ENTRIES SHOWN.
Start

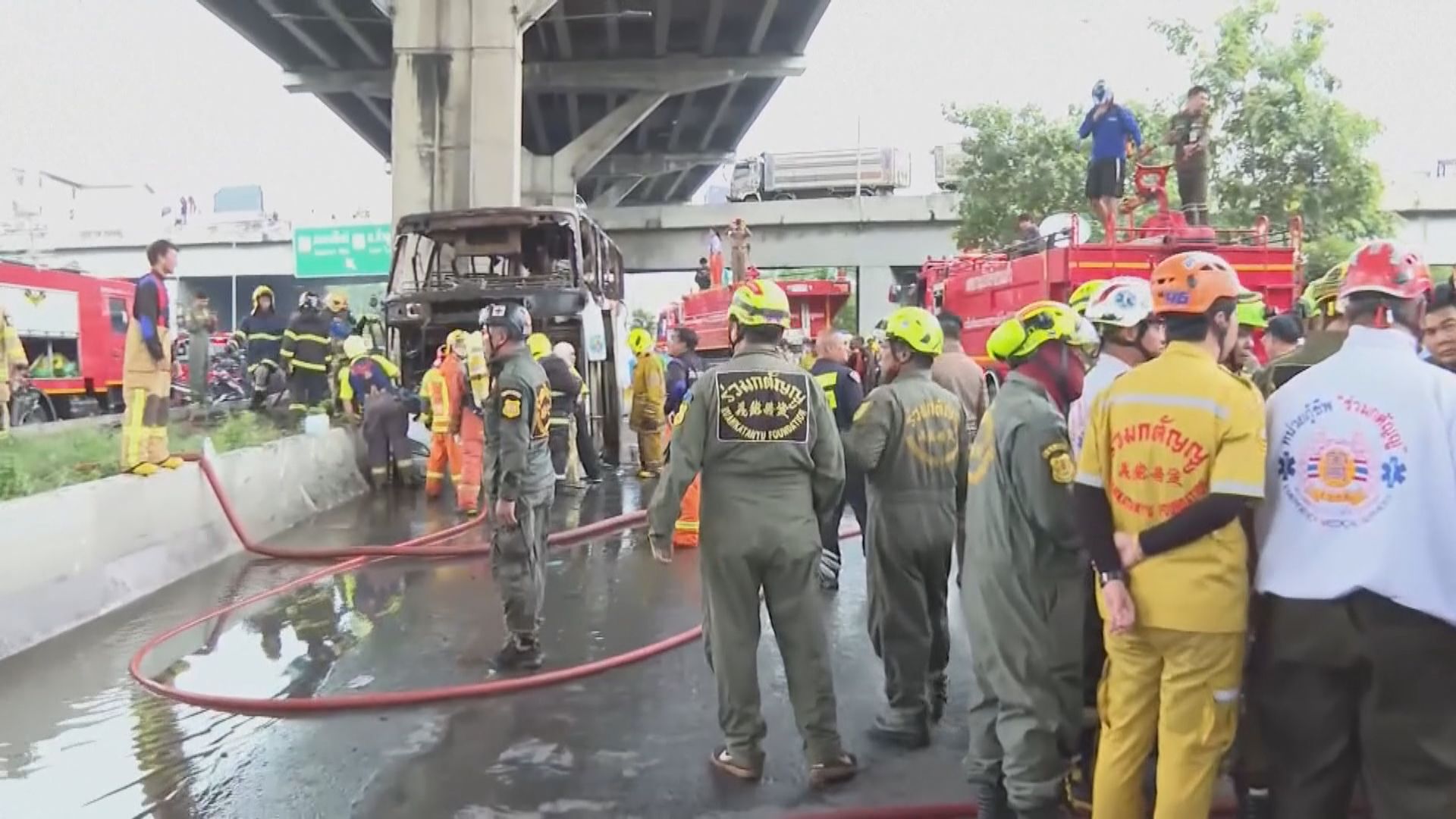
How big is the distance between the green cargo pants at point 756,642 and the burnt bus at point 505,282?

End
Start

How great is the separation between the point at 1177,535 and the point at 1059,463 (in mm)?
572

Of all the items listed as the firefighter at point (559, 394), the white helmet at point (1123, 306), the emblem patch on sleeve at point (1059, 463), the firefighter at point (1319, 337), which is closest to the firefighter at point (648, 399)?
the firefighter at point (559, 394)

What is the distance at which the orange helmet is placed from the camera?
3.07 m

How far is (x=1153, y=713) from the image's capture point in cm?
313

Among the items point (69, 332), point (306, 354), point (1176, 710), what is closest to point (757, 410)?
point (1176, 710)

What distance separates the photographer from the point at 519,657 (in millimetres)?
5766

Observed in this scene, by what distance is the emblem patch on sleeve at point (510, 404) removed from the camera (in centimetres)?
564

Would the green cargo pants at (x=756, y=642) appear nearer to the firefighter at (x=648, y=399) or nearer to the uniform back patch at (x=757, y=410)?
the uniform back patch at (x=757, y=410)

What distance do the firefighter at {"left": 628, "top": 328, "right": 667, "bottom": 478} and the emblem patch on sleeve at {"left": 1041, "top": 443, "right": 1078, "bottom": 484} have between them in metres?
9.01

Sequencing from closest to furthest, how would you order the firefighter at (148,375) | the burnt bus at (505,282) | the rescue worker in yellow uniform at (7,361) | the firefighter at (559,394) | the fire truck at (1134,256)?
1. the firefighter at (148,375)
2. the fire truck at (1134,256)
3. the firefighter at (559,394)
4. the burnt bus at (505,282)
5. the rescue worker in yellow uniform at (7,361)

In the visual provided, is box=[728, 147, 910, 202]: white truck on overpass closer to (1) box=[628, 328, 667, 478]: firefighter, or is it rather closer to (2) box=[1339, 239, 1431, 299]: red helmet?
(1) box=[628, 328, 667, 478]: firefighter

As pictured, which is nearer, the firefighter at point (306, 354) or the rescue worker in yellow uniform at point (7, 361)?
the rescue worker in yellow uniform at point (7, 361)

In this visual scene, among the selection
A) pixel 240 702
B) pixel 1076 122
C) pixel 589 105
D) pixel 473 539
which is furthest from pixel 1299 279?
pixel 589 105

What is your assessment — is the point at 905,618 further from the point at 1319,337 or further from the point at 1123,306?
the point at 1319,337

End

Gather every line of the listing above that contains the word "helmet", and copy each of those lines out in full.

COMPLETED TASK.
Of all the items listed as the firefighter at point (559, 394), the white helmet at point (1123, 306), the emblem patch on sleeve at point (1059, 463), the firefighter at point (1319, 337), which is closest to the firefighter at point (648, 399)?
What is the distance at which the orange helmet is placed from the camera?
In the visual provided, is box=[728, 147, 910, 202]: white truck on overpass closer to (1) box=[628, 328, 667, 478]: firefighter, or is it rather closer to (2) box=[1339, 239, 1431, 299]: red helmet?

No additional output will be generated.